Приземлился какъ-то подлѣ деревеньки нашей исполинскій цеппелинъ, видомъ своимъ зѣло удъ срамной напоминающій, чрево коего сей же часъ разверзлось и явились изъ него престранные господа, ликомъ черные да манерами фривольные. Маланья къ нимъ шасть: Вы, молъ, чьихъ будете?! А сей аспидъ ея какъ плетью електрической огрѣетъ, Маланья какъ заголоситъ и давай стрекача въ кусты. Бабы всѣ въ разсыпную, но Алексашка-приказчикъ дрынъ изъ плетня вынулъ и на нихъ попёръ! Такъ тѣ на него гуртомъ насели и въ цеппелинъ свой уволокли и токмо на третій-то день назадъ воротился Алексашка-то нашъ, да не узнать его: волосья елеемъ какимъ смазаны да назадъ зачесаны, смердитъ фіалками, что дѣвки глаза закатываютъ, бородищи какъ не бывало, замѣсто нея усики, какъ у таракана. Рубаха красная, заморская, съ вензелями да монокля золоченая на цѣпочкѣ.читать дальшеА портки-то, батюшки-свѣты, срамота! Всѣ въ облипочку, цвѣту леопердова, а съ тыльной стороны - прорѣзь, какъ у матросовъ для клозету, да токмо не одна, а двѣ. И говоритъ нашъ Алексашка тонюсенькимъ такимъ голоскомъ да по иноземному: Бонъ суаръ, говоритъ, бонъ аппетитъ, говоритъ, плезиръ! Что вы, говоритъ, вылупились, какъ баранъ на новыя ворота, жабьё провинціальное... Гдѣ у васъ тутъ, говоритъ, бакалейная лавка, зѣло алчу круассановъ спросонья! Да ещё, говоритъ, сей же часъ къ маркитанту Лукѣ Батонову меня сведите, надобно мнѣ ридикюль пріобрѣсти, въ ономъ сезонѣ насущный, а безъ него-то не комильфо!
Недолго опосля онаго Алексашка въ деревнѣ прожилъ. Дѣвки къ нему такъ и льнутъ: мужчина статный, ухоженный, фіалками, опять же, за версту смердитъ, не то, что наши мужики - сѣномъ да навозомъ. А оный - ни въ какую. Словно хворь какая нашла. Знай только, нацѣпитъ кацавейку новую или поясъ золоченый да предъ зеркаломъ вышагиваетъ. Такъ его и прозвали - Алексашка Златостанъ. Подался оный опосля въ Петербургъ да на службу въ государевы самокатчики поступилъ. Служитъ исправно, по городамъ и вѣсямъ колеситъ, да нѣтъ-нѣтъ и заѣдетъ въ деревеньку-то родную. Возьметъ у Маланьи Егоровны-то настойку самой ажной ядрености, на медвѣжьемъ пометѣ которая, и въ полѣ уйдетъ, то самое, гдѣ цеппелинъ злополучный въ видѣ уда срамного приземлился.
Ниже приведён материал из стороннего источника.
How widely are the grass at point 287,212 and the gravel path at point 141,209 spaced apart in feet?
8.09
И пьетъ Алексашка люто, и рыдаетъ, и стога порушаетъ, и по землѣ съ воемъ катается да кусты съ корнемъ рвётъ, да всё въ дали предзакатныя кому-то кулакомъ грозитъ, да благимъ матомъ кричитъ, а послѣ снова пьётъ. Всё мавровъ клянетъ заморскихъ, которые съ нимъ непотребство учинили. Дѣвокъ-то окрестъ завсегда много, и перси при нихъ и сѣдалище, что орѣхъ, а всё хоть бы что, а какой сударь мимо пройдетъ, такъ у Алексашки сразу томленіе въ груди дѣлается да въ порткахъ дымъ коромысломъ. "Не могу такъ болѣе жить", - вопіетъ Алексашка да грозитъ кулачищемъ. И безмолвна предзакатная даль. И колышутся травы. И стрекочетъ сверчокъ. И колокольчикъ у быка деревенскаго, коего съ выпасу дѣдъ Евтюхъ гонитъ: тренькъ-тренькъ, тренькъ-тренькъ, и дѣвки за банею вдалекѣ хохочутъ. И закричитъ на болотѣ птица. И рыба въ рѣкѣ плеснётъ. И падаетъ Алексащка на траву и спитъ до утра безъ просыпу. А поутру ни свѣтъ ни заря уѣзжаетъ въ городъ ни съ кѣмъ не попрощавшись. Вотъ что оные мавры-аспиды съ человѣкомъ дѣлаютъ!